→ Raw data:
·····
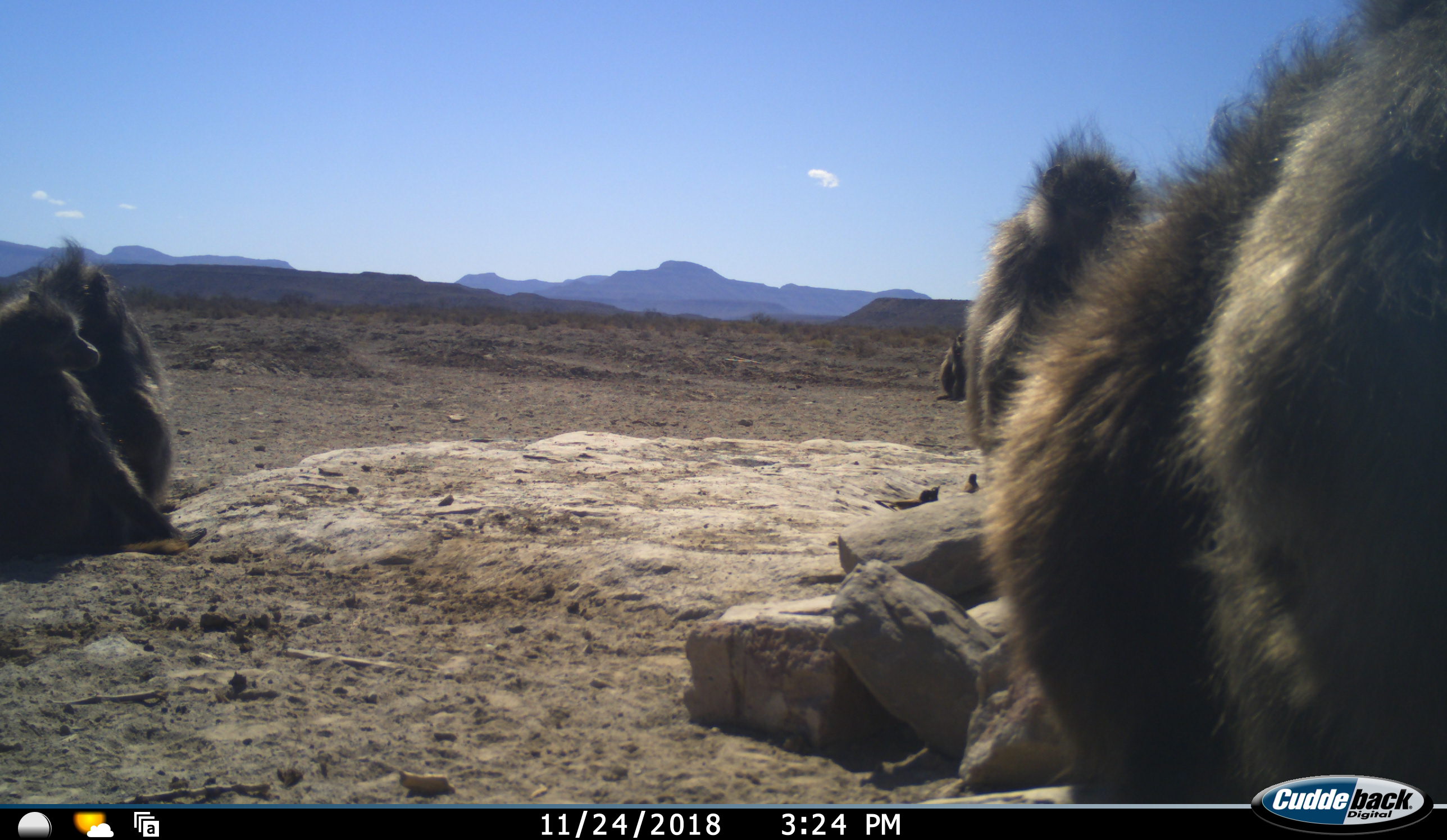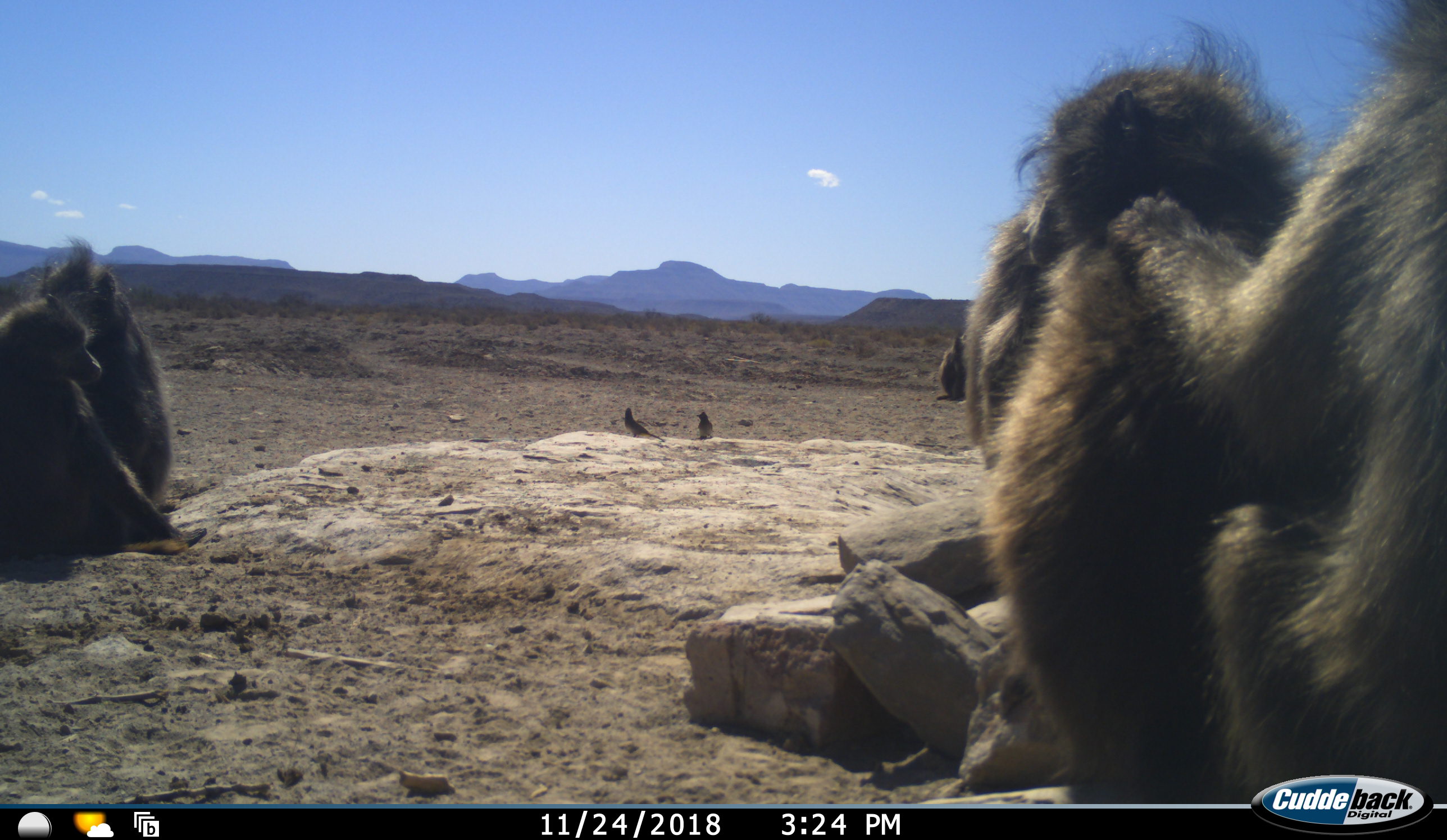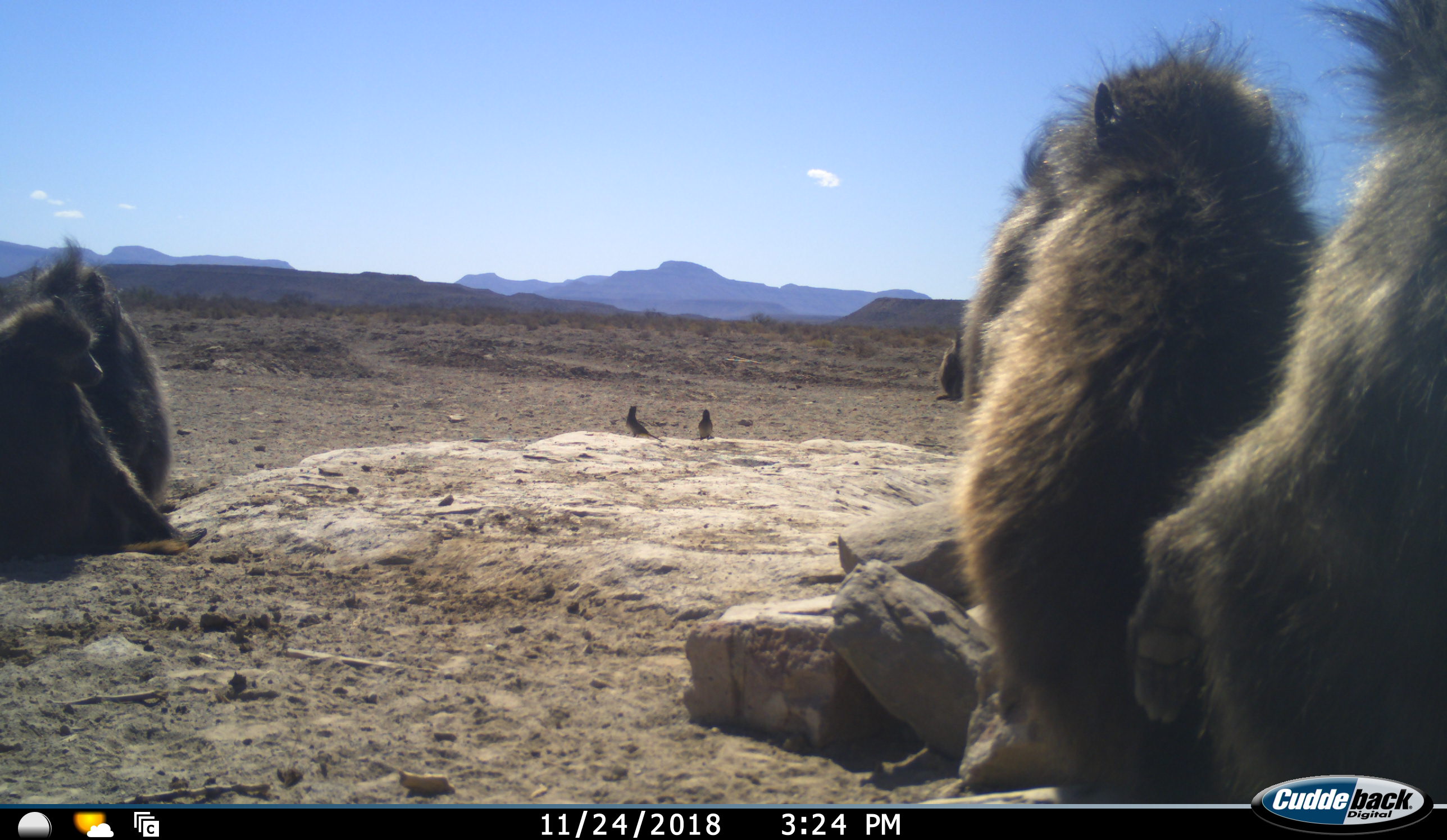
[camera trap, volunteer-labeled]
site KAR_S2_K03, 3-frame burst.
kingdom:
·····
→ Try it: Wherever an image appears in the data, omit it and repeat everything else exactly.

→ Task result:
[camera trap, volunteer-labeled]
site KAR_S2_K03, 3-frame burst.
kingdom:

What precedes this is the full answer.